Peak Acceleration Distribution on the Surface of Reef Islands under the Action of Vertical Ground Motion

1
Institute of Geology, China Earthquake Administration, Beijing 100029, China
2
College of Transportation Engineering, Nanjing Tech University, Nanjing 211816, China
3
State Key Laboratory of Coastal and Offshore Engineering, Dalian University of Technology, Dalian 116000, China
*
Author to whom correspondence should be addressed.
Appl. Sci. 2024, 14(6), 2515; https://doi.org/10.3390/app14062515
Submission received: 12 January 2024 / Revised: 2 March 2024 / Accepted: 13 March 2024 / Published: 16 March 2024
(This article belongs to the Section Marine Science and Engineering)

Abstract

:
This paper adopts the fluid–structure coupling algorithm based on the acoustic fluid element, the fluid dynamic artificial boundary, and the consistent viscoelastic artificial boundary of solid media to establish a finite element model of the dynamic interaction of the reef-island–seawater system. Then, a numerical simulation of the seismic response of the reef-island site is carried out to study the seismic ground motion distribution patterns of the reef–seawater site and the reef-island–lagoon site. The innovation of this article is that the influence of reef–island topography and fluid–structure coupling is considered in the analysis when vertical ground motion is input. The results show that the slope angle of the bottom layer has a significant influence on the peak ground acceleration distribution and peak size on the island slope surface and the reef platform. For high-frequency input motion, a smaller reef platform width will induce a larger peak acceleration response on the reef platform. Seawater has a significant suppressive effect on vertical ground acceleration. The more high-frequency components of the input bedrock motion, the more obvious this suppression effect will be. The existence of the lagoon will amplify the maximum peak acceleration on the reef platform. According to the calculation results, lagoon terrain can amplify the maximum horizontal and vertical peak accelerations on the reef platform by about 19 and 6 times relative to the free-field results, respectively.

1. Introduction

In recent years, due to the increasing development of maritime transportation in China, the construction of marine engineering has become the focus of China’s development [1,2,3]. At the same time, the South China Sea is located in a complex geological environment with active ground motion. As an important basis for seismic design and seismic safety evaluation of marine engineering, seismic response analysis of sea areas should be highly concerned [4,5,6].

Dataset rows
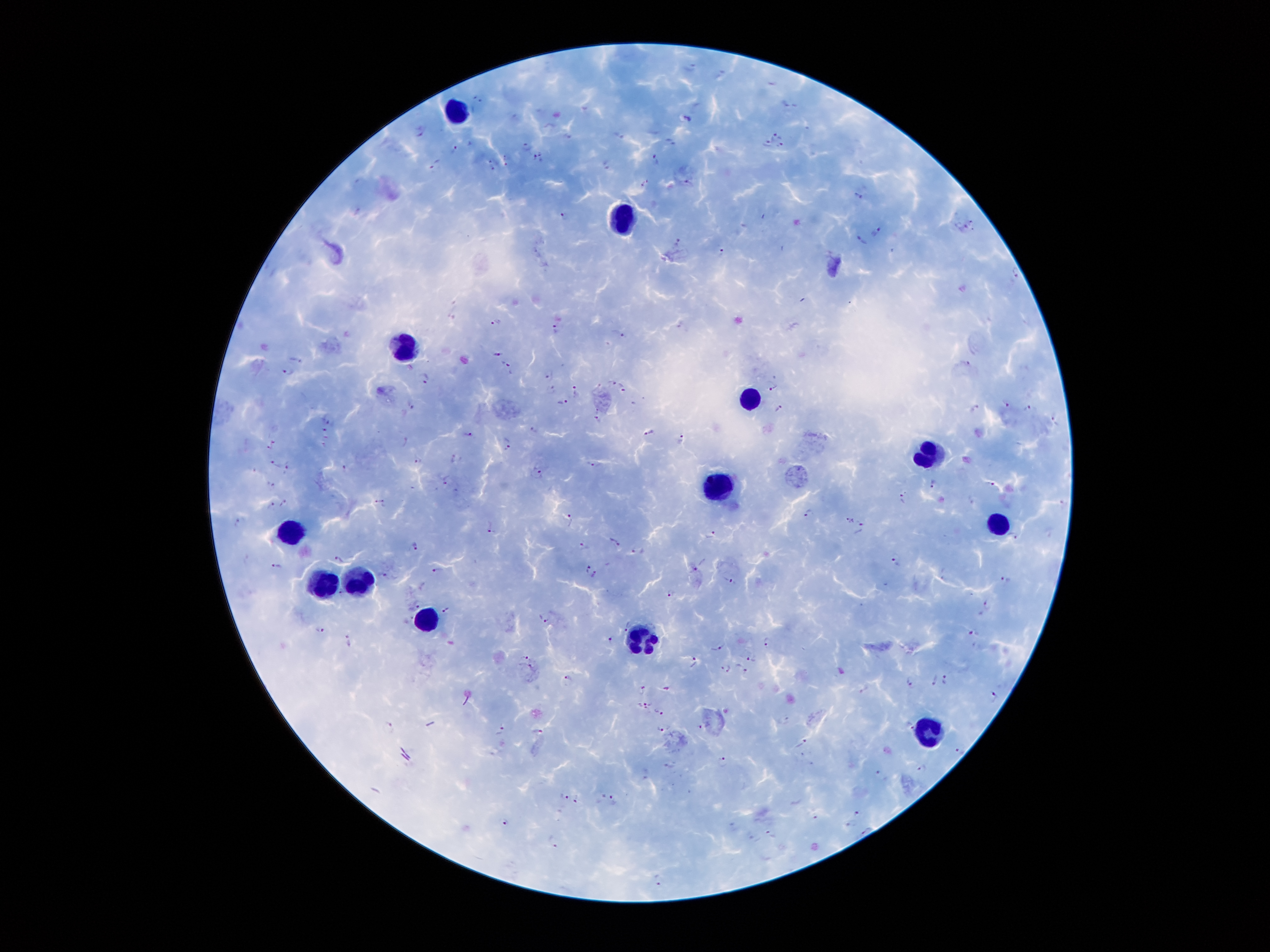
coordinate format = approximate object centers, in pixels from the top-left corner
leukocyte locations = (x=460, y=109), (x=622, y=209), (x=406, y=343), (x=754, y=399), (x=928, y=453), (x=718, y=488), (x=998, y=522), (x=291, y=533), (x=358, y=579), (x=322, y=584), (x=431, y=622), (x=646, y=643), (x=931, y=734)
Plasmodium parasite locations = (x=691, y=66), (x=719, y=73), (x=773, y=83), (x=479, y=99), (x=788, y=104), (x=689, y=118), (x=422, y=131), (x=618, y=134), (x=776, y=135), (x=669, y=141), (x=527, y=144), (x=767, y=144), (x=782, y=146), (x=455, y=149), (x=538, y=156), (x=655, y=159), (x=435, y=161), (x=494, y=161), (x=506, y=161), (x=607, y=162), (x=647, y=182), (x=688, y=182), (x=858, y=196), (x=563, y=215), (x=971, y=222), (x=964, y=227), (x=878, y=231), (x=678, y=239), (x=862, y=239), (x=721, y=250), (x=1015, y=270), (x=497, y=321), (x=557, y=327), (x=620, y=333), (x=497, y=353), (x=297, y=360), (x=506, y=363), (x=967, y=364), (x=287, y=371), (x=548, y=376), (x=425, y=379), (x=612, y=381), (x=623, y=386), (x=773, y=386), (x=551, y=389), (x=573, y=389), (x=563, y=402), (x=1006, y=403), (x=411, y=406), (x=1028, y=407), (x=779, y=408), (x=976, y=408), (x=1053, y=417), (x=330, y=420), (x=598, y=422), (x=533, y=430), (x=650, y=432), (x=326, y=433), (x=467, y=435), (x=683, y=440), (x=405, y=441), (x=507, y=443), (x=272, y=446), (x=323, y=446), (x=455, y=458), (x=418, y=460), (x=274, y=463), (x=593, y=464), (x=287, y=467), (x=345, y=467), (x=538, y=470), (x=447, y=479), (x=935, y=482), (x=272, y=484), (x=989, y=484), (x=902, y=499), (x=379, y=503), (x=286, y=504), (x=271, y=506), (x=807, y=513), (x=569, y=519), (x=850, y=519), (x=239, y=522), (x=490, y=524), (x=861, y=528), (x=710, y=534), (x=1013, y=536), (x=614, y=541), (x=414, y=546), (x=584, y=547), (x=636, y=551), (x=336, y=557), (x=895, y=561), (x=276, y=565), (x=587, y=566), (x=700, y=566), (x=435, y=569), (x=388, y=575), (x=593, y=575), (x=731, y=579), (x=1006, y=579), (x=943, y=580), (x=342, y=592), (x=671, y=593), (x=986, y=603), (x=417, y=605), (x=444, y=612), (x=546, y=620), (x=626, y=627), (x=320, y=629), (x=975, y=633), (x=611, y=639), (x=767, y=642), (x=348, y=643), (x=718, y=648), (x=753, y=659), (x=526, y=660), (x=693, y=662), (x=727, y=669), (x=740, y=669), (x=569, y=679), (x=944, y=679), (x=935, y=680), (x=910, y=681), (x=665, y=688), (x=642, y=690), (x=996, y=698), (x=645, y=704), (x=659, y=712), (x=909, y=725), (x=698, y=726), (x=389, y=727), (x=501, y=730), (x=659, y=730), (x=537, y=731), (x=803, y=743), (x=961, y=750), (x=723, y=760), (x=669, y=765), (x=923, y=769), (x=880, y=775), (x=564, y=794), (x=599, y=798), (x=577, y=800), (x=614, y=801), (x=857, y=813), (x=813, y=819), (x=507, y=821), (x=850, y=824), (x=865, y=829), (x=769, y=835), (x=555, y=841), (x=657, y=880)
patient malaria status = infected with Plasmodium falciparum
field of view = single
image size = 1270×952 pixels
magnification = 100x
preparation = thick blood smear
stain = Giemsa
capture = smartphone camera through the microscope eyepiece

**OBJECTIVE:** Please reproduce the part of the reef-island paper between "Peak Acceleration Distribution" and "should be addressed.", inclusive, changing "Nanjing Tech University" to "Nanjing University of Technology". Work only from the reef-island paper.

**PROBLEM SOLUTION:**
Peak Acceleration Distribution on the Surface of Reef Islands under the Action of Vertical Ground Motion

1
Institute of Geology, China Earthquake Administration, Beijing 100029, China
2
College of Transportation Engineering, Nanjing University of Technology, Nanjing 211816, China
3
State Key Laboratory of Coastal and Offshore Engineering, Dalian University of Technology, Dalian 116000, China
*
Author to whom correspondence should be addressed.